- Input data:

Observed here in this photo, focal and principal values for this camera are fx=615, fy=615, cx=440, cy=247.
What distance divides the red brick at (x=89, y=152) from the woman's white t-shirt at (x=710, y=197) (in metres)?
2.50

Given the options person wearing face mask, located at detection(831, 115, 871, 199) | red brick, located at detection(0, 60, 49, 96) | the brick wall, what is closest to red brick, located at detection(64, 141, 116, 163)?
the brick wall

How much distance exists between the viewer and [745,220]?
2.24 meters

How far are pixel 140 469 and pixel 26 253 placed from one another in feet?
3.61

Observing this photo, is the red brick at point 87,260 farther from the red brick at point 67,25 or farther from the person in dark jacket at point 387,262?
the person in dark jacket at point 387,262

- Given request: Write out every entry again exactly, please, with nothing missing.

- The reply:
Observed here in this photo, focal and principal values for this camera are fx=615, fy=615, cx=440, cy=247.
What distance divides the red brick at (x=89, y=152) from the woman's white t-shirt at (x=710, y=197) (in metres)?
2.50

Given the options person wearing face mask, located at detection(831, 115, 871, 199) | red brick, located at detection(0, 60, 49, 96) | the brick wall, what is closest to red brick, located at detection(64, 141, 116, 163)?
the brick wall

How much distance exists between the viewer and [745,220]?
2.24 meters

How far are pixel 140 469 and pixel 26 253 placed from one another in feet?
3.61

Observing this photo, is the red brick at point 87,260 farther from the red brick at point 67,25 or farther from the person in dark jacket at point 387,262?
the person in dark jacket at point 387,262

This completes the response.